Return the line containing "Is [183,63] further" and all lines after it exactly; stop at the end of the material.

Rows from a spatial reasoning dataset:
· · · · · · ·
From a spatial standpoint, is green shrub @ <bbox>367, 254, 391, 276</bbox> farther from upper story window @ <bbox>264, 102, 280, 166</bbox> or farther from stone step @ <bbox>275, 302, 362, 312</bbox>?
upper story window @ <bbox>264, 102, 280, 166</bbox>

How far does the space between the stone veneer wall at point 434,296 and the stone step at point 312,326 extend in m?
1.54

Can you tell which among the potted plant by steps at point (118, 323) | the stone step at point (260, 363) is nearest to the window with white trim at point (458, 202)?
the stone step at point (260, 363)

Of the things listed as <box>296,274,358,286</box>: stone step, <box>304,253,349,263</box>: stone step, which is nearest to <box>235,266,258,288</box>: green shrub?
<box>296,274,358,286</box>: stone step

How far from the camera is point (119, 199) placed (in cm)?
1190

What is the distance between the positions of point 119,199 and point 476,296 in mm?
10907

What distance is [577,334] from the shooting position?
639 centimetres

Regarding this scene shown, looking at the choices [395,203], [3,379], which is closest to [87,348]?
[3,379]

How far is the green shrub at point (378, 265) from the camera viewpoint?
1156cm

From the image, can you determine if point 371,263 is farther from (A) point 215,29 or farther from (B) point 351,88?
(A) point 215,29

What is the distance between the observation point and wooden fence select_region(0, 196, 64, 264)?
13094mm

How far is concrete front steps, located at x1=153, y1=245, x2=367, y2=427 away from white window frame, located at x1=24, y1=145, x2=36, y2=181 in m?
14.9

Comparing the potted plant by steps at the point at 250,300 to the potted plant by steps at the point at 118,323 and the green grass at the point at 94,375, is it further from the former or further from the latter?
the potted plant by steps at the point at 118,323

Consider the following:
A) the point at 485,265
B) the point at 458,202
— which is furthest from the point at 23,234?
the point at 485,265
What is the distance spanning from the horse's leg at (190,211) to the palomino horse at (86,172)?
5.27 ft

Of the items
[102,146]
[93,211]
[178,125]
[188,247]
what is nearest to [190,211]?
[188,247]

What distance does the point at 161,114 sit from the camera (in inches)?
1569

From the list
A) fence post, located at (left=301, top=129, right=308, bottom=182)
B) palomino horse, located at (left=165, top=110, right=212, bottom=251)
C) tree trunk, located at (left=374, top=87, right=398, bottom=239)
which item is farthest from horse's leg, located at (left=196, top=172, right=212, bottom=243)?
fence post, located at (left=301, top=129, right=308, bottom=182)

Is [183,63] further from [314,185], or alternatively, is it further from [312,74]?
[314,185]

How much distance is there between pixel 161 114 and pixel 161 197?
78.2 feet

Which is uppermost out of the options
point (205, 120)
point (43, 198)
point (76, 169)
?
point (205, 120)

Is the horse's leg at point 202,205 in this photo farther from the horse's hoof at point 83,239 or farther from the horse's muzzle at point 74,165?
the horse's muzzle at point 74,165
· · · · · · ·
Solution for this task:
Is [183,63] further from [314,185], or alternatively, is it further from [312,74]?
[314,185]

How much distance is there between pixel 161 114 and pixel 161 197?
78.2 feet

Which is uppermost out of the options
point (205, 120)
point (43, 198)
point (76, 169)
?
point (205, 120)

Is the horse's leg at point 202,205 in this photo farther from the horse's hoof at point 83,239 or farther from the horse's muzzle at point 74,165?
the horse's muzzle at point 74,165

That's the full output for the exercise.